_About this task:_ Only the lines from the one containing "Recambio de airbag" through the end of the data below are to be repeated, exactly as given, without pictures.
■ ■ ■ ■
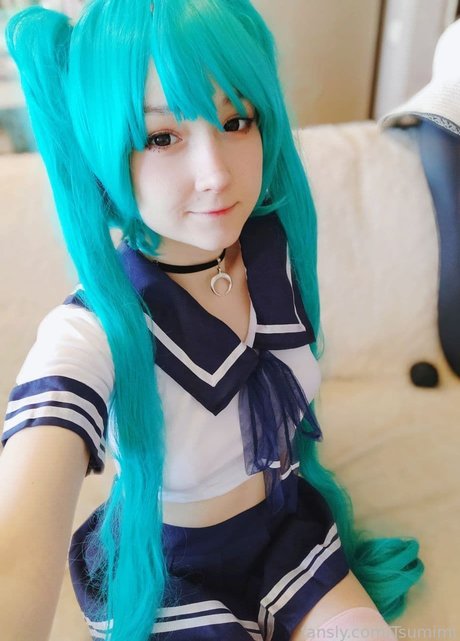 Tsumimi model images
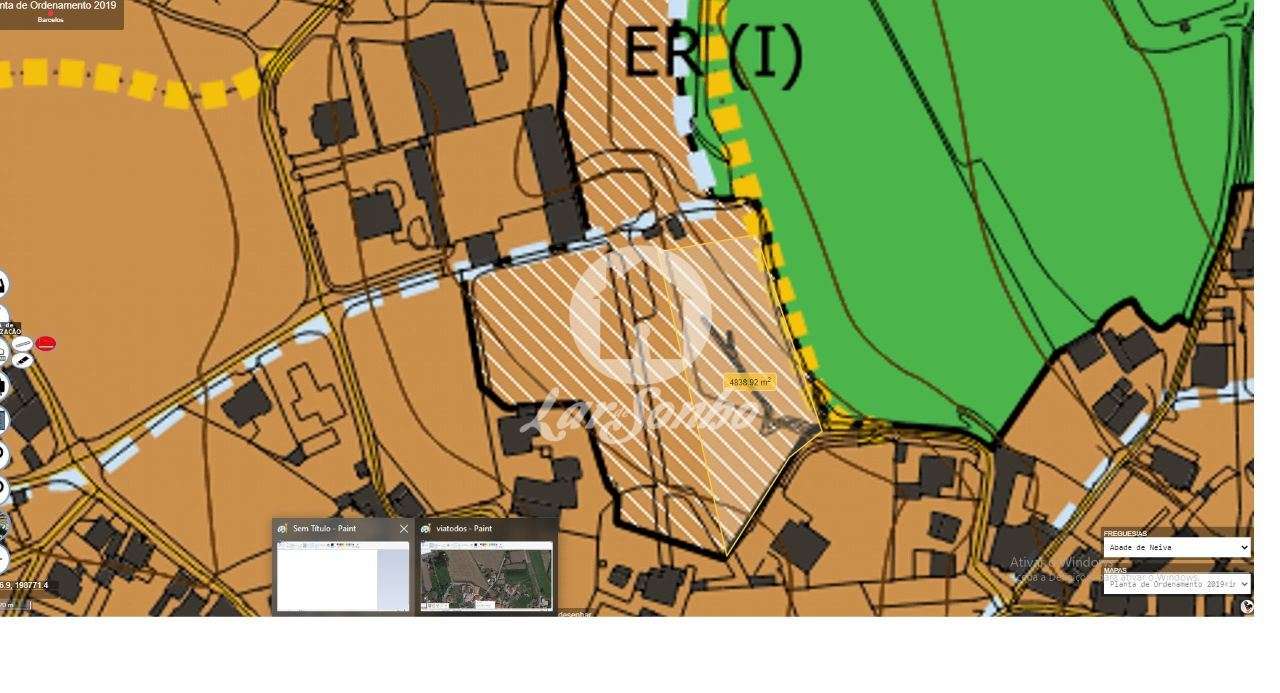 Terreno para Construção de moradias - Grande imagem: 4/28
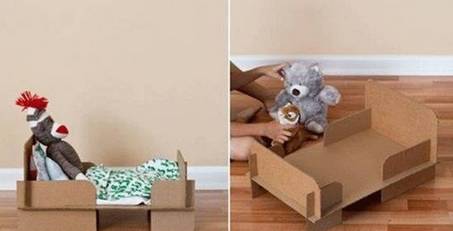 “双十一”买买买之后，快递盒怎么办？别扔，让它变身“百宝箱”！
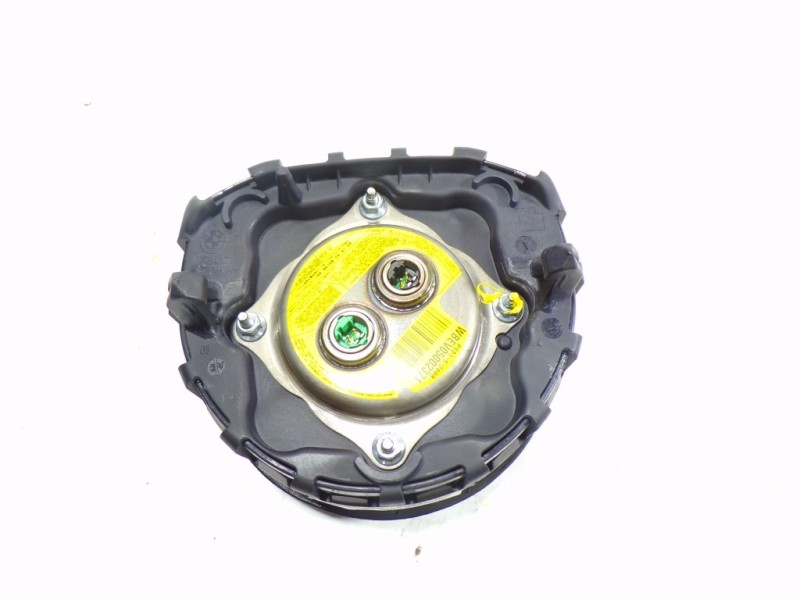 Recambio de airbag delantero izquierdo para bmw serie 1 berlina (e81/e87) 120d referencia OEM IAM 32306884672 305166199001AJ 08B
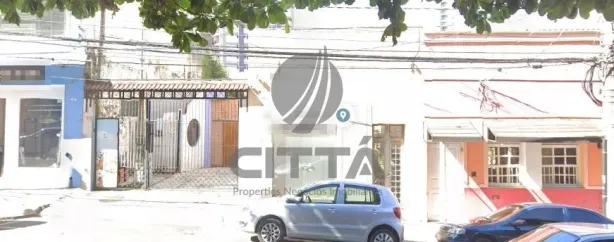 Lote/Terreno para venda ou aluguel, 179m² no Cambuí, Campinas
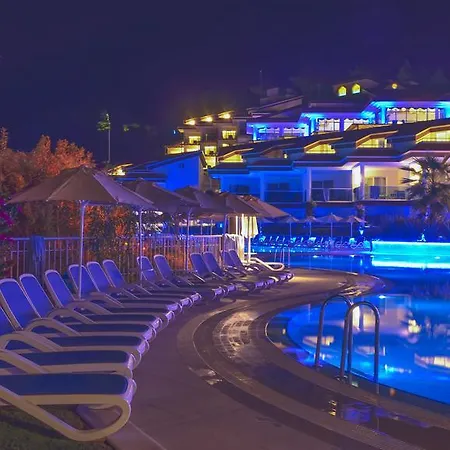 Hotel Garcia & Ölüdeniz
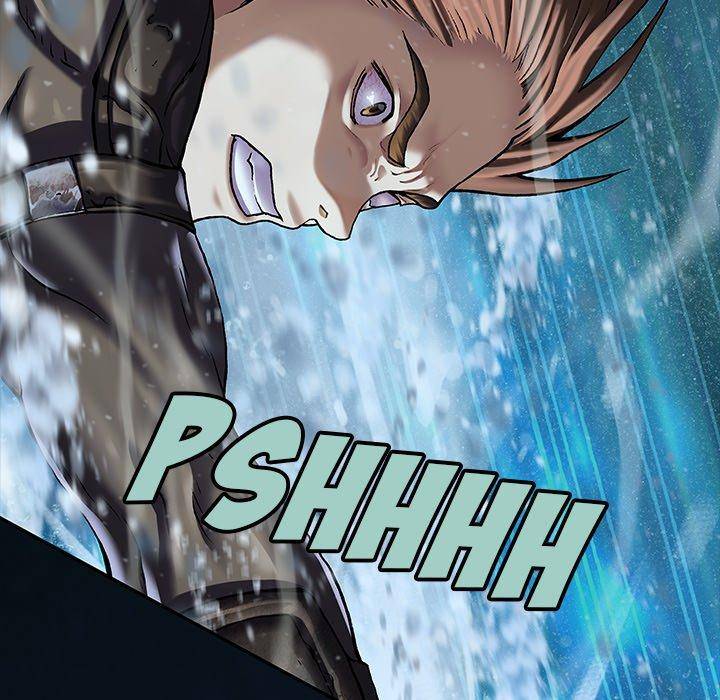 Read Leviathan (Lee Gyuntak) EN Manga Online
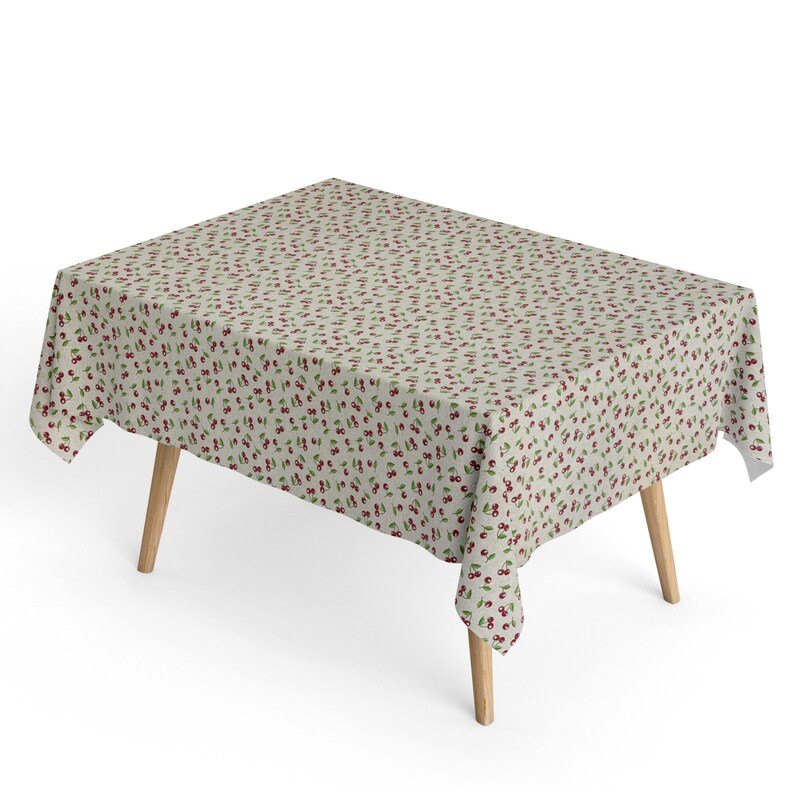 Mantel Antimanchas de Resina Brandt - #pino_y_jacaranda#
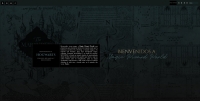 Magic Wizard World RPG - Screenshot Harry Potter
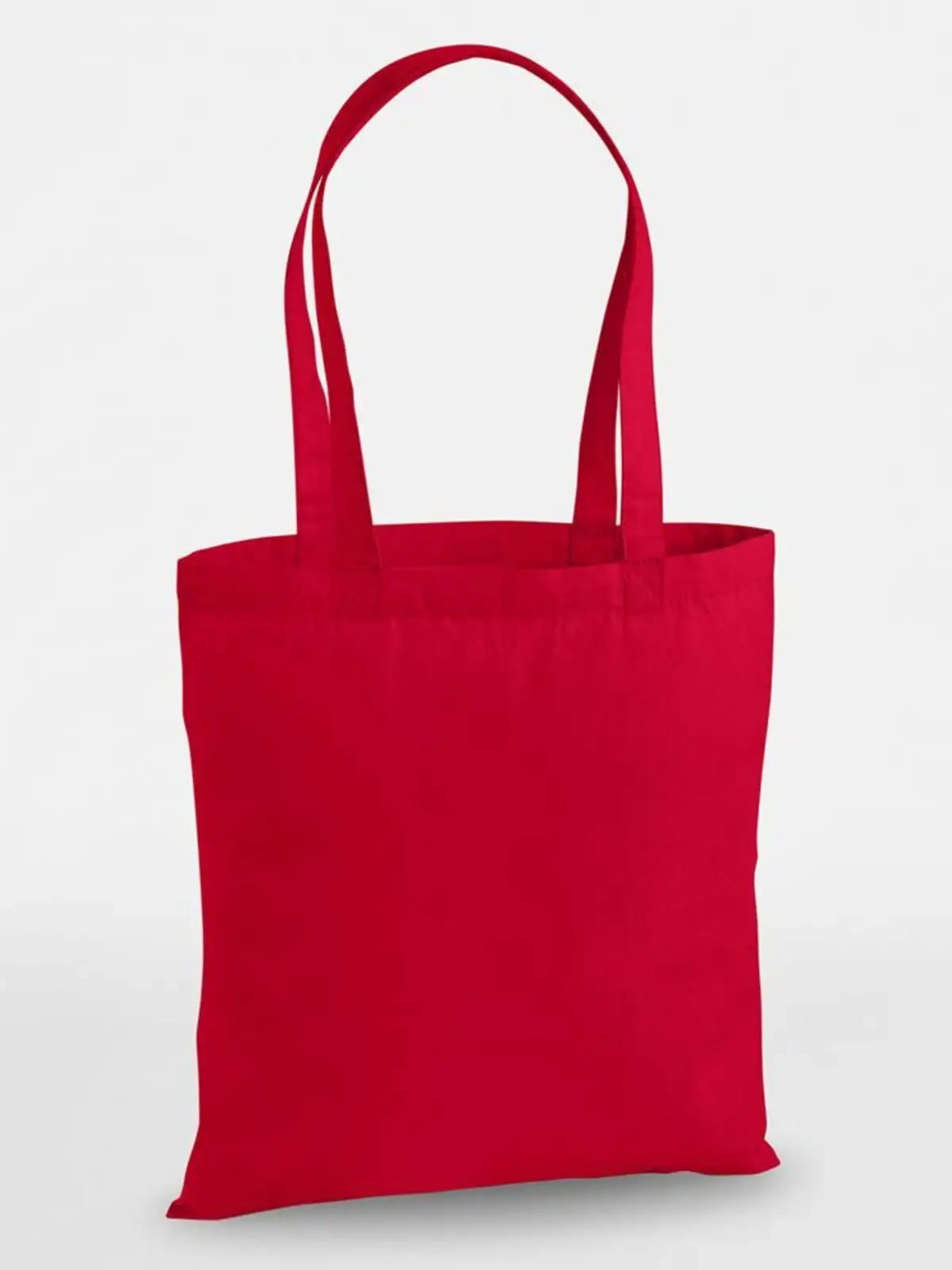 Immagine Premium Cotton Tote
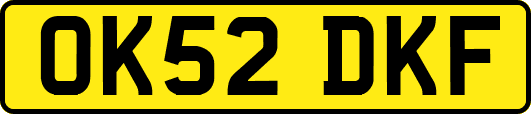 OK52DKF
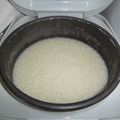 にゃろにゃろめ's cooksnap of when they made 簡単☆炊飯器で手作り甘酒.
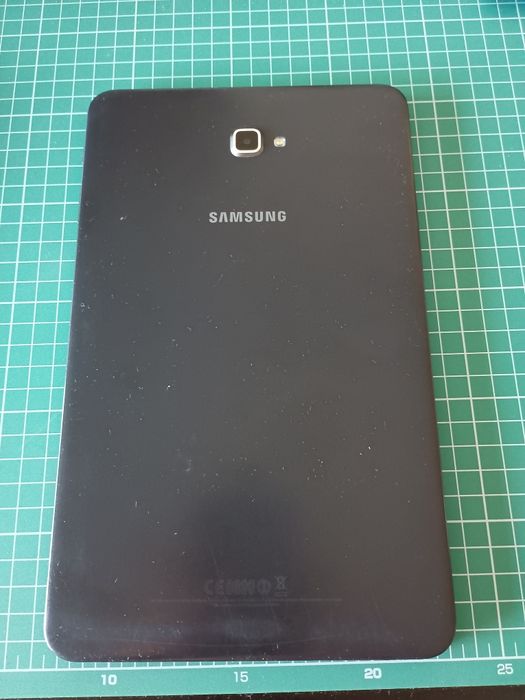 Tableta SAMSUNG Galaxytab A6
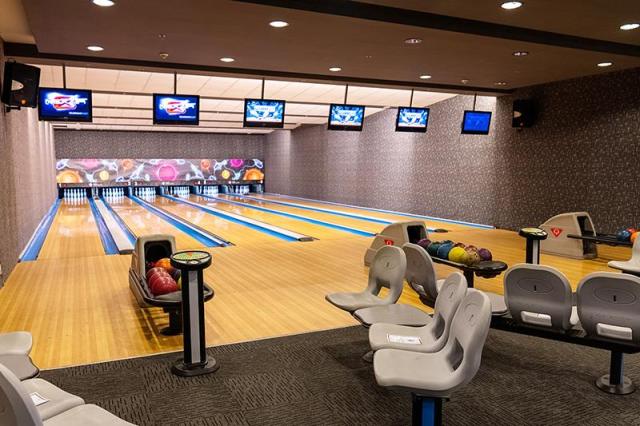 bowling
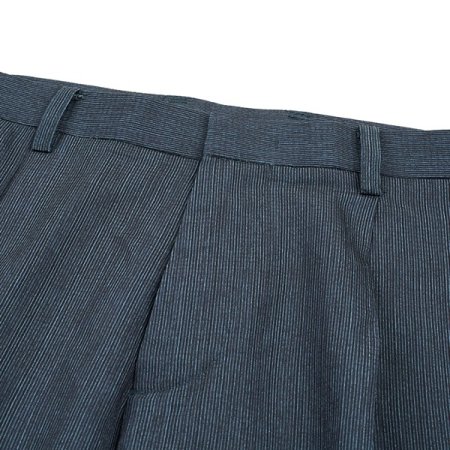 여름 비즈니스 기능성 에어홀 써커팬츠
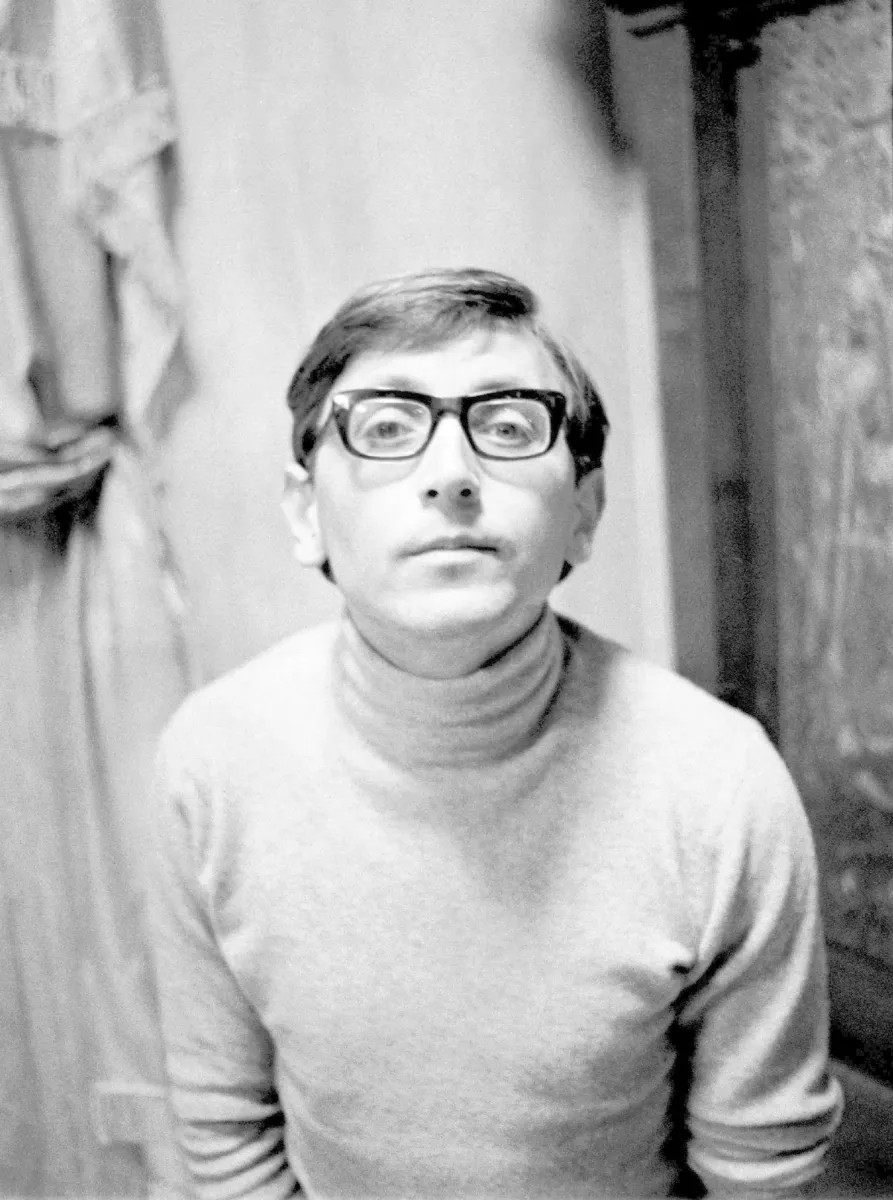 Všestranný Jiří Menzel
■ ■ ■ ■
_Exercise response:_
 Recambio de airbag delantero izquierdo para bmw serie 1 berlina (e81/e87) 120d referencia OEM IAM 32306884672 305166199001AJ 08B
 Lote/Terreno para venda ou aluguel, 179m² no Cambuí, Campinas
 Hotel Garcia & Ölüdeniz
 Read Leviathan (Lee Gyuntak) EN Manga Online
 Mantel Antimanchas de Resina Brandt - #pino_y_jacaranda#
 Magic Wizard World RPG - Screenshot Harry Potter
 Immagine Premium Cotton Tote
 OK52DKF
 にゃろにゃろめ's cooksnap of when they made 簡単☆炊飯器で手作り甘酒.
 Tableta SAMSUNG Galaxytab A6
 bowling
 여름 비즈니스 기능성 에어홀 써커팬츠
 Všestranný Jiří Menzel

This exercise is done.